** begin DOCUMENT TEXT **

Surface meltwater runoff dominates present-day mass loss from the Greenland Ice Sheet. In Greenland’s interior, porous firn can limit runoff by retaining meltwater unless perched low-permeability horizons, such as ice slabs, develop and restrict percolation. Recent observations suggest that such horizons might develop rapidly during extreme melt seasons. Here we present radar sounding evidence that an extensive near surface melt layer formed following the extreme melt season in 2012. This layer was still present in 2017 in regions up to 700 m higher in elevation and 160 km further inland than known ice slabs. We find that melt layer formation is driven by local, short-timescale thermal and hydrologic processes in addition to mean climate state. These melt layers reduce vertical percolation pathways, and, under appropriate firn temperature and surface melt conditions, encourage further ice aggregation at their horizon. Therefore, the frequency of extreme melt seasons relative to the rate at which pore space and cold content regenerates above the most recent melt layer may be a key determinant of the firn’s multi-year response to surface melt.

** end DOCUMENT TEXT **

▶ **TASK A**
According to the text on Greenland firn melt layers, after which year's extreme melt season did the extensive near-surface melt layer form?
The records are unrelated to the text.

** begin GIVEN DATA **

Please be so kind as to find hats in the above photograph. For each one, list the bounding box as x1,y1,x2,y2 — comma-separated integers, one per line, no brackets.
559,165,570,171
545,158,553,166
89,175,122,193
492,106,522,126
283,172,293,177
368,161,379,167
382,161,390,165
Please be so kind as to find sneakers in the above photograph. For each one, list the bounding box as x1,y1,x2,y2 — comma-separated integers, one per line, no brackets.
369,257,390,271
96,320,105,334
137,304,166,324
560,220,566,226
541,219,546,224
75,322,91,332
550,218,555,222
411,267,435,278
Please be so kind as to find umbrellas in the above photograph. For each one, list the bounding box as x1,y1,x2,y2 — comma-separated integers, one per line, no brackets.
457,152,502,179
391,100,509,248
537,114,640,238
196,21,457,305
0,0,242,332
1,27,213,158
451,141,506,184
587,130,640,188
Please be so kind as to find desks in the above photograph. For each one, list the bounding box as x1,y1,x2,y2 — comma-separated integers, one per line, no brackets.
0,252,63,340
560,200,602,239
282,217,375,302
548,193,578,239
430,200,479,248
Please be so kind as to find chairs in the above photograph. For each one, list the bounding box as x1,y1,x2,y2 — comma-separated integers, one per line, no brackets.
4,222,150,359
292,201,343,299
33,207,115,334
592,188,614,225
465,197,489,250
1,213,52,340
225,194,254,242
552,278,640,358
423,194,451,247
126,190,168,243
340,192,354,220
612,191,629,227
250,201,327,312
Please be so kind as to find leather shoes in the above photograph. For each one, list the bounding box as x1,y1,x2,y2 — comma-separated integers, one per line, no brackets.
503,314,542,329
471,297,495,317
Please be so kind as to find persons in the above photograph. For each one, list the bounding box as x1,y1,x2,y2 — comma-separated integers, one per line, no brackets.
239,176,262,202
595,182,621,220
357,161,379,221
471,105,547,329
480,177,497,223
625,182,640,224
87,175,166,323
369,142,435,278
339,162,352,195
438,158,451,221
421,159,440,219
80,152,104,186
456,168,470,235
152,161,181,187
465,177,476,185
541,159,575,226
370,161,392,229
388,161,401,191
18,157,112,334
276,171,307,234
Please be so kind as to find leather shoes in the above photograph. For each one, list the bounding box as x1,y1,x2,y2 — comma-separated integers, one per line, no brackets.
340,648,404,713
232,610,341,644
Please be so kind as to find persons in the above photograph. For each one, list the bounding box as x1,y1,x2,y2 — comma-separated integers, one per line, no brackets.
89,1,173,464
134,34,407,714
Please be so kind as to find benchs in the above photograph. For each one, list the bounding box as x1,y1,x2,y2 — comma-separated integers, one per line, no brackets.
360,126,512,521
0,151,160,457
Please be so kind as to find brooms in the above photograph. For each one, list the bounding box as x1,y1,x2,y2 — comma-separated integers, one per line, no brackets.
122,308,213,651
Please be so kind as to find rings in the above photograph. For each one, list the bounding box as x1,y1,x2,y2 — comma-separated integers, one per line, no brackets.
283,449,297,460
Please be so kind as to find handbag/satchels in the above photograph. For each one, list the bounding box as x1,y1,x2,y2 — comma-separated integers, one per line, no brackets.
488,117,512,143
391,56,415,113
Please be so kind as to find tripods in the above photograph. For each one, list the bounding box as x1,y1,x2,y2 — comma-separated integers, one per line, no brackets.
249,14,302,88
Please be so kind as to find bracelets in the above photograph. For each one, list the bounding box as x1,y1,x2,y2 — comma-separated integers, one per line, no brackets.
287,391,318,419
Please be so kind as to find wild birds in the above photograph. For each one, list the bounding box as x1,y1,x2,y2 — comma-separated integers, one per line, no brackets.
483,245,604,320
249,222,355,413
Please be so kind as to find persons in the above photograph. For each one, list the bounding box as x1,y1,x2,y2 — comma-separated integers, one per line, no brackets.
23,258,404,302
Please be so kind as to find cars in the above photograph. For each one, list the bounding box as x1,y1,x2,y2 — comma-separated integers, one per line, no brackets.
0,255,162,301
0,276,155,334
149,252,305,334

** end GIVEN DATA **

▶ **TASK B**
In the records, switch "sneakers" to "running shoes" in the lines from the start of the records through the line holding "471,297,495,317", inclusive, and give those lines again with nothing else changed.

▶ **FULL OUTPUT A**
2012

▶ **FULL OUTPUT B**
Please be so kind as to find hats in the above photograph. For each one, list the bounding box as x1,y1,x2,y2 — comma-separated integers, one per line, no brackets.
559,165,570,171
545,158,553,166
89,175,122,193
492,106,522,126
283,172,293,177
368,161,379,167
382,161,390,165
Please be so kind as to find running shoes in the above photograph. For each one, list the bounding box as x1,y1,x2,y2 — comma-separated integers, one per line, no brackets.
369,257,390,271
96,320,105,334
137,304,166,324
560,220,566,226
541,219,546,224
75,322,91,332
550,218,555,222
411,267,435,278
Please be so kind as to find umbrellas in the above photograph. For each one, list the bounding box as x1,y1,x2,y2 — comma-separated integers, one per line, no brackets.
457,152,502,179
391,100,509,248
537,114,640,238
196,21,457,305
0,0,242,332
1,27,213,158
451,141,506,184
587,130,640,188
Please be so kind as to find desks in the above photograph. For each one, list the bounding box as x1,y1,x2,y2 — comma-separated integers, one per line, no brackets.
0,252,63,340
560,200,602,239
282,217,375,302
548,193,578,239
430,200,479,248
Please be so kind as to find chairs in the above photograph. For each one, list the bounding box as x1,y1,x2,y2 — comma-separated integers, one per line, no brackets.
4,222,150,359
292,201,343,299
33,207,115,334
592,188,614,225
465,197,489,250
1,213,52,340
225,194,254,242
552,278,640,358
423,194,451,247
126,190,168,243
340,192,354,220
612,191,629,227
250,201,327,312
Please be so kind as to find leather shoes in the above photograph. For each one, list the bounding box as x1,y1,x2,y2 — comma-separated integers, one per line, no brackets.
503,314,542,329
471,297,495,317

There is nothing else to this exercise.